Exercise instructions: Exactly as written, please repeat the data that follows, but not the pictures.

-- Given entries follows --

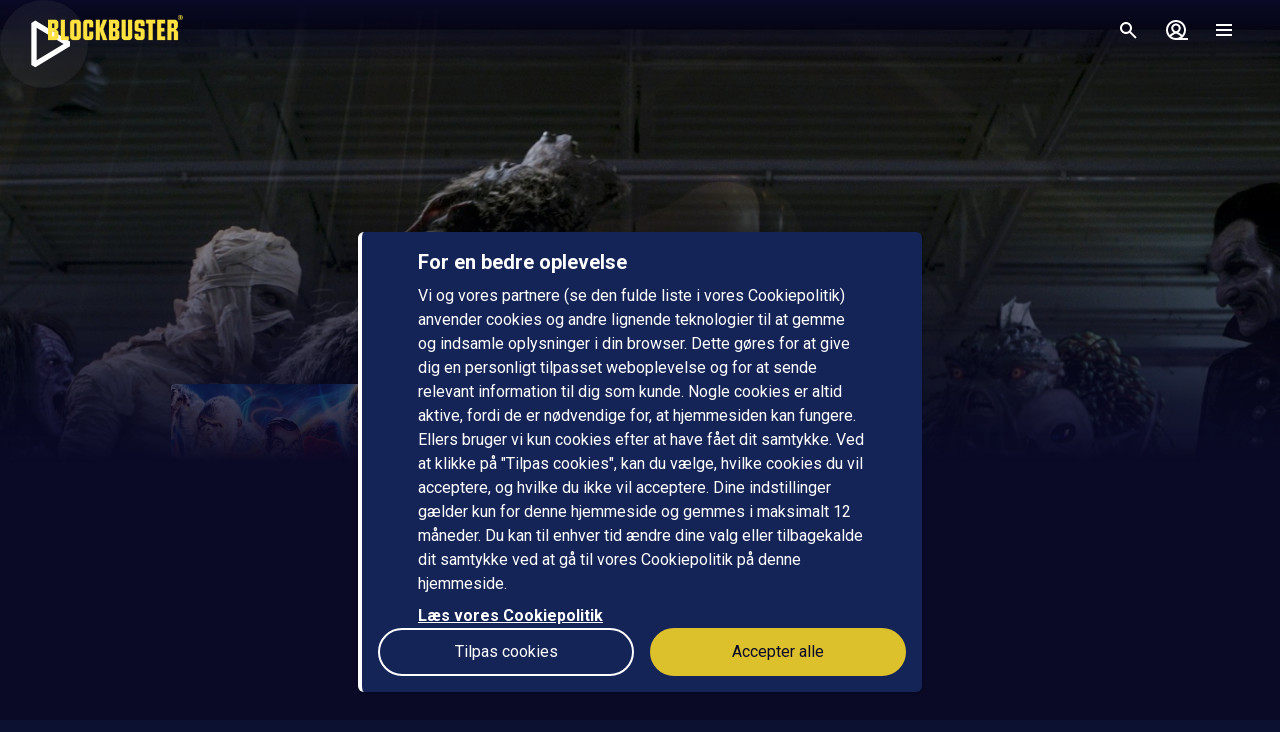

--- FILE ---
content_type: text/javascript; charset=UTF-8
request_url: https://www.blockbuster.dk/api/env.js
body_size: 328
content:
window.__ENV__ = {"NODE_ENV":"production","HEROKU_SLUG_COMMIT":"cca0fb220996f365b4203400502a357435bdc5ba","APP_BRAND":"Blockbuster","APP_URL":"https://www.blockbuster.dk","HEROKU_RELEASE_COMMIT":"9739b9cd8c2b5d80e2ffaf5444b142d7440b9d09","HEROKU_METRICS_URL":"https://app.metrics.heroku.com/ec66ae6b-9154-4f9d-bb07-6ace603c29d7","APP_CHECKOUT_REQUIRED_VERSION_IOS":"7.0.0","APP_VOUCHER_STORE":"true","APP_CHECKOUT_REQUIRED_VERSION_ANDROID":"7.0.0","APP_MARKETING_CONSENT_ENABLED":"true","HEROKU_APP_NAME":"blockbuster","HEROKU_RELEASE_VERSION":"v218","HEROKU_RELEASE_CREATED_AT":"2026-01-26T13:44:01Z","APP_SENTRY_ENABLE":"true","APP_SENTRY_DSN":"https://a6c68ac5c717455c88c5037ab2ac51ae@o209632.ingest.us.sentry.io/1332536","HEROKU_APP_ID":"a04cec0c-0e9d-426a-9ad5-83798f6f70e4","APP_TAKEOVER_TRAILERS":"true","HEROKU_SLUG_DESCRIPTION":"Deploy cca0fb22","HEROKU_APP_DEFAULT_DOMAIN_NAME":"blockbuster.herokuapp.com","HEROKU_RELEASE_DESCRIPTION":"Deploy 9739b9cd","HEROKU_DYNO_ID":"ec66ae6b-9154-4f9d-bb07-6ace603c29d7","APP_PREFERRED_CHANNEL_COUNT":"9"}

-- Given entries concluded --

Answer to this exercise:
--- FILE ---
content_type: text/javascript; charset=UTF-8
request_url: https://www.blockbuster.dk/api/env.js
body_size: 328
content:
window.__ENV__ = {"NODE_ENV":"production","HEROKU_SLUG_COMMIT":"cca0fb220996f365b4203400502a357435bdc5ba","APP_BRAND":"Blockbuster","APP_URL":"https://www.blockbuster.dk","HEROKU_RELEASE_COMMIT":"9739b9cd8c2b5d80e2ffaf5444b142d7440b9d09","HEROKU_METRICS_URL":"https://app.metrics.heroku.com/ec66ae6b-9154-4f9d-bb07-6ace603c29d7","APP_CHECKOUT_REQUIRED_VERSION_IOS":"7.0.0","APP_VOUCHER_STORE":"true","APP_CHECKOUT_REQUIRED_VERSION_ANDROID":"7.0.0","APP_MARKETING_CONSENT_ENABLED":"true","HEROKU_APP_NAME":"blockbuster","HEROKU_RELEASE_VERSION":"v218","HEROKU_RELEASE_CREATED_AT":"2026-01-26T13:44:01Z","APP_SENTRY_ENABLE":"true","APP_SENTRY_DSN":"https://a6c68ac5c717455c88c5037ab2ac51ae@o209632.ingest.us.sentry.io/1332536","HEROKU_APP_ID":"a04cec0c-0e9d-426a-9ad5-83798f6f70e4","APP_TAKEOVER_TRAILERS":"true","HEROKU_SLUG_DESCRIPTION":"Deploy cca0fb22","HEROKU_APP_DEFAULT_DOMAIN_NAME":"blockbuster.herokuapp.com","HEROKU_RELEASE_DESCRIPTION":"Deploy 9739b9cd","HEROKU_DYNO_ID":"ec66ae6b-9154-4f9d-bb07-6ace603c29d7","APP_PREFERRED_CHANNEL_COUNT":"9"}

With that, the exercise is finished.